Kirkpatrick visited the Arizona Cardinals on August 21, 2020, and signed with the team two days later.

In Week 6 against the Dallas Cowboys, Kirkpatrick intercepted a pass thrown by former Bengals teammate Andy Dalton during the 38–10 win. This was Kirkpatrick's first interception as a Cardinal.
In Week 10 against the Buffalo Bills, Kirkpatrick intercepted a pass thrown by Josh Allen during the 32–30 win which would later be referred to as Hail Murray. He finished the season playing in 14 games with 11 starts, recording 56 tackles, three interceptions (tied for first on the team), and seven passes defensed (second on the team).

===San Francisco 49ers===
On September 14, 2021, Kirkpatrick signed with the San Francisco 49ers.

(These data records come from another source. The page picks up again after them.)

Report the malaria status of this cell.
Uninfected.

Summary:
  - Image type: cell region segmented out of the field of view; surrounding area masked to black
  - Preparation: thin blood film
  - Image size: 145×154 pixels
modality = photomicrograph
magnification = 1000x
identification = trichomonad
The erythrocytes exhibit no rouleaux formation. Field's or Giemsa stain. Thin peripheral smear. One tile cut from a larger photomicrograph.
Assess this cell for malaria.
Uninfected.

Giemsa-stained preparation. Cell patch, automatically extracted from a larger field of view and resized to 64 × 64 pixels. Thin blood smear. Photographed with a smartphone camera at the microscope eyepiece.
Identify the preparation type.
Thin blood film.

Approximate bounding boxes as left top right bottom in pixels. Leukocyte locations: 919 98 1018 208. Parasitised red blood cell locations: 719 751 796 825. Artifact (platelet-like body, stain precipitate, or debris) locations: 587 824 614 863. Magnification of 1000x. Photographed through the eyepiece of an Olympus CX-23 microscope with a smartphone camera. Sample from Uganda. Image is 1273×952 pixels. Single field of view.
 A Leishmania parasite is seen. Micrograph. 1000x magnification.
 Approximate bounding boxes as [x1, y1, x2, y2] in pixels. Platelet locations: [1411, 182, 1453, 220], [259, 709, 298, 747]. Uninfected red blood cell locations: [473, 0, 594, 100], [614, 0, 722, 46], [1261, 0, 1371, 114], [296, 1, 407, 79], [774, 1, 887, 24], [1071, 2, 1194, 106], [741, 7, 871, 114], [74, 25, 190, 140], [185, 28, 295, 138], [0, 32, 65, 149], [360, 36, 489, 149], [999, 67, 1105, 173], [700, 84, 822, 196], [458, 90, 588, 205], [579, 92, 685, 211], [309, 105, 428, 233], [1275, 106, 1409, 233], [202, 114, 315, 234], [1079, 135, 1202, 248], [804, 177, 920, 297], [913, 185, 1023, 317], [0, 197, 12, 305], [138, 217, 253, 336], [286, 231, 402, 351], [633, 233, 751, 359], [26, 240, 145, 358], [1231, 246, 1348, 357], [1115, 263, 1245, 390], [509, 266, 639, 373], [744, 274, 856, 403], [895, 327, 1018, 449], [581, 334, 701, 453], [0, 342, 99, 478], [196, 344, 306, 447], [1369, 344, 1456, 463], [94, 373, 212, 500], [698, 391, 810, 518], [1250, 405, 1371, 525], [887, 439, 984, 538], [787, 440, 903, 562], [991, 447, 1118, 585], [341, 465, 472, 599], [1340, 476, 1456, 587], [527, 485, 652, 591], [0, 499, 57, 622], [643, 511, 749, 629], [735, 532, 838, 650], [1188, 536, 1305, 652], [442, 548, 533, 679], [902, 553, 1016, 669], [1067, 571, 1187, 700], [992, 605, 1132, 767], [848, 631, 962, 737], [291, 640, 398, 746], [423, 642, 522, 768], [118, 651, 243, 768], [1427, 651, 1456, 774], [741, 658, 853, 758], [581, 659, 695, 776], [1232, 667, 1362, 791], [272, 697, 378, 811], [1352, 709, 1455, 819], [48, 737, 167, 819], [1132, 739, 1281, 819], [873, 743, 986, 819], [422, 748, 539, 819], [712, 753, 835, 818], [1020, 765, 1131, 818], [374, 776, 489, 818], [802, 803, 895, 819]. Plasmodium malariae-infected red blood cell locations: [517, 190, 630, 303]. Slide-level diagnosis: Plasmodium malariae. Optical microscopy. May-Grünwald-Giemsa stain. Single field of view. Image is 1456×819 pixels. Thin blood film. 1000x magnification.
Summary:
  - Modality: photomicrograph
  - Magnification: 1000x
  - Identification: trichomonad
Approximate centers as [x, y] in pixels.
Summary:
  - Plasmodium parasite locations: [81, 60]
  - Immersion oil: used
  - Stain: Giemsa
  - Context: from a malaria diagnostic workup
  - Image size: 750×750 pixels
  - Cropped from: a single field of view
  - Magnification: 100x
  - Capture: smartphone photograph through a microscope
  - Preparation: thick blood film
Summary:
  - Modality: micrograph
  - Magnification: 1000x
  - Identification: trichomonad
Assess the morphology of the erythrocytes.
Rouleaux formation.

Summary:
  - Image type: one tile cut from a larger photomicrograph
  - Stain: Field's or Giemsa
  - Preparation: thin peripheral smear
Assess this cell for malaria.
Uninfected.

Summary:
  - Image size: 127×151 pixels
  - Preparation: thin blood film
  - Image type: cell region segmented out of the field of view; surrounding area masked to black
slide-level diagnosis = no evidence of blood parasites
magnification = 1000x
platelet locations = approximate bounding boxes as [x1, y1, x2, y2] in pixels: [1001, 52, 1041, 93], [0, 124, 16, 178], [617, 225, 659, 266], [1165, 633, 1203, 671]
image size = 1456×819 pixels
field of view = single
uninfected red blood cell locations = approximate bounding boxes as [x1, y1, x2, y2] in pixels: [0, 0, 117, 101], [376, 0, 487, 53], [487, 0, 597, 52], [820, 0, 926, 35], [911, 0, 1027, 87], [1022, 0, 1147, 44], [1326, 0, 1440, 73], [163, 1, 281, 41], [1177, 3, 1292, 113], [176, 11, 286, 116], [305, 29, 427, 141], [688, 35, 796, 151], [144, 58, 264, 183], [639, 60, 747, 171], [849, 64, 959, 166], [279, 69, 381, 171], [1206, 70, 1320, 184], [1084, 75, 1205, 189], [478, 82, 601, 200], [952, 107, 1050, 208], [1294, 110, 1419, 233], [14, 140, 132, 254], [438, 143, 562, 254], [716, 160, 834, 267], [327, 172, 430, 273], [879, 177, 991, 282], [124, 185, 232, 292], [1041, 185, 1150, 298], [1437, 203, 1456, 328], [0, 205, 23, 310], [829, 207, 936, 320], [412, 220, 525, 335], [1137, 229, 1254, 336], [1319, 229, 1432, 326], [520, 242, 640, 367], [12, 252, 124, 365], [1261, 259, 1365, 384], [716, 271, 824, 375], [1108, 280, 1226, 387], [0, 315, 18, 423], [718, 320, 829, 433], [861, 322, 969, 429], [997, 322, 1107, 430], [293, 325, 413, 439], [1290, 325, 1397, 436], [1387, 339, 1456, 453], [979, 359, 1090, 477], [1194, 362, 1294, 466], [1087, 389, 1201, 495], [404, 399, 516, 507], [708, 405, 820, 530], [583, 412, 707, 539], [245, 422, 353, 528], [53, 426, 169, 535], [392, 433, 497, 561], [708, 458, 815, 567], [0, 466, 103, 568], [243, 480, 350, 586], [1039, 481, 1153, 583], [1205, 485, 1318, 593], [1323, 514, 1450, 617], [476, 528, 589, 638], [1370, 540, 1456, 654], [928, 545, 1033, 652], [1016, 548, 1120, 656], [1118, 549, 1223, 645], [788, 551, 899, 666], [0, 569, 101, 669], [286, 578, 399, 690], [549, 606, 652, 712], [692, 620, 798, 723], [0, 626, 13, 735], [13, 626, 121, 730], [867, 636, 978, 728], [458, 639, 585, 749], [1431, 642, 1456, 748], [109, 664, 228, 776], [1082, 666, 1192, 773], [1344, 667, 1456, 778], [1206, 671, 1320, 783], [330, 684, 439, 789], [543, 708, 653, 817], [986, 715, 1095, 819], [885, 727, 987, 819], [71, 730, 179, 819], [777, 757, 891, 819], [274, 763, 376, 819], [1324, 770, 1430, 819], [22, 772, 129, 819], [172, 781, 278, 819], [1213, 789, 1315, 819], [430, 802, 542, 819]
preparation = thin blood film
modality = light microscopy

He was released on November 16.

==NFL career statistics==

Legend
| Bold | Career high |

===Regular season===

Year: Team; Games; Tackles; Interceptions; Fumbles
GP: GS; Cmb; Solo; Ast; Sck; TFL; Int; Yds; TD; Lng; PD; FF; FR; Yds; TD
2012: CIN; 5; 0; 4; 4; 0; 0.0; 0; 0; 0; 0; 0; 0; 0; 0; 0; 0
2013: CIN; 14; 3; 30; 23; 7; 1.0; 1; 3; 21; 1; 21; 5; 0; 1; 9; 0
2014: CIN; 16; 2; 23; 20; 3; 0.0; 0; 3; 32; 1; 30; 7; 0; 0; 0; 0
2015: CIN; 16; 15; 70; 63; 7; 0.0; 0; 0; 0; 0; 0; 16; 0; 0; 0; 0
2016: CIN; 15; 14; 46; 35; 11; 0.0; 0; 3; 21; 0; 21; 10; 0; 0; 0; 0
2017: CIN; 14; 14; 55; 47; 8; 1.0; 4; 1; 101; 0; 101; 14; 1; 1; 0; 0
2018: CIN; 13; 13; 41; 35; 6; 0.0; 2; 0; 0; 0; 0; 9; 0; 0; 0; 0
2019: CIN; 6; 6; 33; 27; 6; 1.0; 2; 0; 0; 0; 0; 4; 0; 1; 11; 0
2020: ARI; 14; 11; 56; 53; 3; 0.0; 0; 3; 13; 0; 13; 7; 0; 0; 0; 0
2021: SFO; 6; 1; 7; 6; 1; 0.0; 1; 0; 0; 0; 0; 0; 0; 0; 0; 0
119; 79; 365; 313; 52; 3.0; 10; 13; 188; 2; 101; 72; 1; 3; 20; 0

===Playoffs===

Year: Team; Games; Tackles; Interceptions; Fumbles
GP: GS; Cmb; Solo; Ast; Sck; TFL; Int; Yds; TD; Lng; PD; FF; FR; Yds; TD
2013: CIN; 1; 1; 2; 2; 0; 0.0; 0; 0; 0; 0; 0; 0; 0; 0; 0; 0
2014: CIN; 1; 1; 4; 3; 1; 0.0; 0; 0; 0; 0; 0; 1; 0; 0; 0; 0
2015: CIN; 1; 1; 3; 2; 1; 0.0; 0; 0; 0; 0; 0; 0; 0; 0; 0; 0
3; 3; 9; 7; 2; 0.0; 0; 0; 0; 0; 0; 1; 0; 0; 0; 0

==Personal life==
Kirkpatrick's son, Dre Kirkpatrick Jr, attended Gadsden City High School, the same high school as his father, and is currently a defensive back at the University of Alabama. On November 1, 2025, Kirkpatrick Jr. would be arrested and charged with three counts of reckless endangerment, one count of attempting to elude and speeding, before being released from jail after posting a $1,500 bond, with the driving incident he was arrested for also now under investigation by the University of Alabama as a result.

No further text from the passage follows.